### Excerpt provided
════════
Devaluation, fuel shortages and economic mismanagement have conspired to push staple food prices to “alarming levels” in urban areas of Malawi, where even catching a bus to work has become an unaffordable luxury for many, according to residents and analysts.
“At the moment, we are only concentrating on finding enough money for food and water,” said father-of-four Francis Tambula, who walks 7km every day from his home in Blantyre’s Ndirande township to his shop in the Limbe trading centre because paying for public transport would consume half of his income.
“We stopped having breakfast because we cannot manage to buy sugar and bread,” he told IRIN.
Since Malawi started experiencing severe shortages of fuel and foreign exchange currency earlier this year, soap, beans, dry fish, bread, sugar and cooking oil have become luxuries for Tambula’s family, and even affording maize, Malawi’s staple food, has become a struggle.
The Famine Early Warning Systems Network (FEWSNET), which monitors trends in staple food prices in countries vulnerable to food insecurity, noted that in southern Malawi, maize prices rose by 22 percent in September and a further 15 percent in October.
According to a cost-of-living survey released every month by local NGO the Centre for Social Concern (CFSC), the price of maize increased by an average of 11.7 percent during October in the country’s four main urban centres (Mzuzu, Lilongwe, Blantyre and Zomba).
“The fact that the staple food is recording alarming price increase is indicative of hard times ahead,” noted CFSC’s researchers in a 15 November press release. “It is a wake-up call to government and other stakeholders… to monitor the situation closely for timely interventions as the upcoming lean season might be more than what the country might have known in previous years.”
In an attempt to address Malawi’s thriving black market trade in US dollars, which has contributed to the crippling shortage of foreign exchange, the kwacha was devalued by 10 percent in August, but according to the CFSC, income levels have remained stagnant and the cost of goods and services has continued to climb.
Collen Kaluwa, an economics professor at the University of Malawi, said the country’s economic crisis had stretched the resources of Malawi’s city dwellers to breaking point.
“The shortage of fuel has caused hiccups in transportation, making commodities expensive. Forex shortages mean that manufacturing companies are not able to source sufficient inputs for production, hence we are bound to have shortages of commodities in shops and this is also pushing prices up,” he explained.
Kaluwa agreed with recommendations by the International Monetary Fund (IMF) that Malawi’s central reserve bank needs to further devalue the kwacha if it is to address the foreign exchange shortage.
════════
### Given data
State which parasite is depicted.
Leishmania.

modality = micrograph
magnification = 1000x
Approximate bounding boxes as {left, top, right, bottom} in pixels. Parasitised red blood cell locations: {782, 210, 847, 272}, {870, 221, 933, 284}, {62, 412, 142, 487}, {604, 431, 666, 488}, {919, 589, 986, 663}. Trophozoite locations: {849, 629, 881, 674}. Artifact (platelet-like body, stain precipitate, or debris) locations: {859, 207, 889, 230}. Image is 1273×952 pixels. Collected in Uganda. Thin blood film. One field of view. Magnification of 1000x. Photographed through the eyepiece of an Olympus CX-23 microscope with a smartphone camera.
════════
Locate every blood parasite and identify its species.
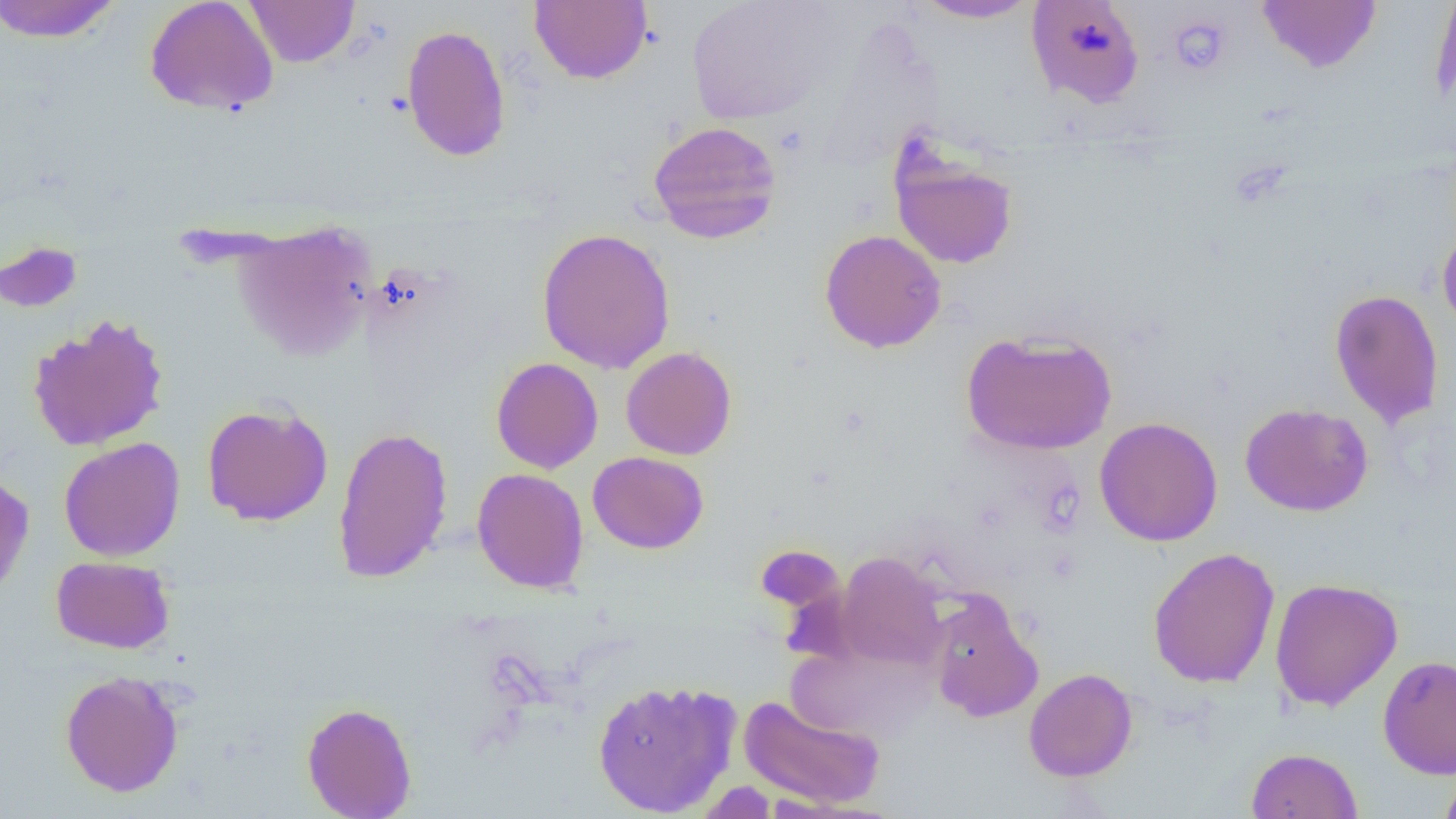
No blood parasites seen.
════════
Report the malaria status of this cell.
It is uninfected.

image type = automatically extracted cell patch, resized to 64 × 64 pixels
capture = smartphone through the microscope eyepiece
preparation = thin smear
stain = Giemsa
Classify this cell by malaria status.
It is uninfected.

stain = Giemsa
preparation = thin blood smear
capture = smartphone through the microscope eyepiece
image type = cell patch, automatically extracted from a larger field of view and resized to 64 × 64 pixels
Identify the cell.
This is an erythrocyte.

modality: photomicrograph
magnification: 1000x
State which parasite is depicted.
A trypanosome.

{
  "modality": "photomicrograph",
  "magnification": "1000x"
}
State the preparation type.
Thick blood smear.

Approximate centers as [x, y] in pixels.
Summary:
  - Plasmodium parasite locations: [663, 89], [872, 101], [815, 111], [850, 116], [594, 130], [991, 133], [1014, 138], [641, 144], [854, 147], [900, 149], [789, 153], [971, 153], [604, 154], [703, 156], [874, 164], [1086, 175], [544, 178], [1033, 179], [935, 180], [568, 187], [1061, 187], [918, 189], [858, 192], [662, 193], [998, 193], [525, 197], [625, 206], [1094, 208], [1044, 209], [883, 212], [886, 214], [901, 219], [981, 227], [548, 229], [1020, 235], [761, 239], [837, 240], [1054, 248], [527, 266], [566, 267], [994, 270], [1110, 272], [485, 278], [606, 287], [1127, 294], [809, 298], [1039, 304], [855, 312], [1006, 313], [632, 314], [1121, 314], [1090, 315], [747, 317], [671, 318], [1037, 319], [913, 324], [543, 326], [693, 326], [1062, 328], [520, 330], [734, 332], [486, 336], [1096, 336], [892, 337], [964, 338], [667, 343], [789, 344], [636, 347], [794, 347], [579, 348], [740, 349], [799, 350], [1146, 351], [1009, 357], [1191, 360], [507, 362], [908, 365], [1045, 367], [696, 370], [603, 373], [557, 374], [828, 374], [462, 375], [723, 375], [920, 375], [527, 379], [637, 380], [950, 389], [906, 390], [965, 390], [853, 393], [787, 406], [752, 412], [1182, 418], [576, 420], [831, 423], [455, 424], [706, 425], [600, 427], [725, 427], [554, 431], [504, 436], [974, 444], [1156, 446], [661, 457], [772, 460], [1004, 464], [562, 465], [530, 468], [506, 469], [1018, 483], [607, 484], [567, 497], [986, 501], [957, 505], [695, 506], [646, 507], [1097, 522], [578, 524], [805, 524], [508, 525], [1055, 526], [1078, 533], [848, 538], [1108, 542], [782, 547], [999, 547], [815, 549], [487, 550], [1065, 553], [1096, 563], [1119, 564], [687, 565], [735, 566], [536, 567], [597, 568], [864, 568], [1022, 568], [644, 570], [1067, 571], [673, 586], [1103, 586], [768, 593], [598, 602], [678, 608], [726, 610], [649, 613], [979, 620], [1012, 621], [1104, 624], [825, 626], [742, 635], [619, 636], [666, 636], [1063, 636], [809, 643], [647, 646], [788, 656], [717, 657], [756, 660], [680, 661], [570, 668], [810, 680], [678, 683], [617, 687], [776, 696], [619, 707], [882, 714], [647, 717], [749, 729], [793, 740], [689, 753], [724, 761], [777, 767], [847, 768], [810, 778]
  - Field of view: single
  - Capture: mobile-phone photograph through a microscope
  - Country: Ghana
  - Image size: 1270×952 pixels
════════
### Complete the following
**a)** Quote the article on Malawi's food prices above word for word, everything from "The Famine Early" down to "percent in October.".
**b)** Continue the article on Malawi's rising food prices, beginning right after its final sentence.

### Answers for the exercise
**a)**
The Famine Early Warning Systems Network (FEWSNET), which monitors trends in staple food prices in countries vulnerable to food insecurity, noted that in southern Malawi, maize prices rose by 22 percent in September and a further 15 percent in October.

**b)**
Concerns over poor governance and economic mismanagement by President Bingu wa Mutharika’s administration have seen international donors – including the UK’s Department for International Development (DFID), the US-based Millennium Challenge Corporation (MCC), the European Union and the World Bank – either freeze or terminate assistance to Malawi, which relied on foreign aid for up to 40 percent of its annual budget.
In response, the government passed a “Zero Deficit” budget in July 2011 which included 16.5 percent Value Added Tax (VAT) on many commodities that were previously excluded including bread, meat and milk, a move that has further eroded the purchasing power of the kwacha.
“The bad policies the government followed, be it economically or politically, have had adverse, negative [effects] on the poor,” Kaluwa said.
President of the Consumers Association of Malawi John Kapito said the economic situation in Malawi had reached “indescribable levels”.
“People are listening to every statement the authorities are making, hoping that they are going to say something that would bring hope. But at the moment there is nothing Malawians are hoping for,” he told IRIN.
Without a rapid and significant improvement in Malawi’s economic outlook, widespread job losses are expected, according to Chairperson of the Employers Consultative Association of Malawi (ECAM) Aubrey Chikunga. “Companies are informing us that they would be shutting down because production has gone down. There is no forex and fuel; the country is also experiencing low power supply which is affecting production,” he said.
The IMF is currently in discussion with Malawi about reviving an extended credit facility programme aimed at mitigating the effects of foreign exchange shortages; it was suspended in June 2011 because of the governments’ failure to meet the needed conditions.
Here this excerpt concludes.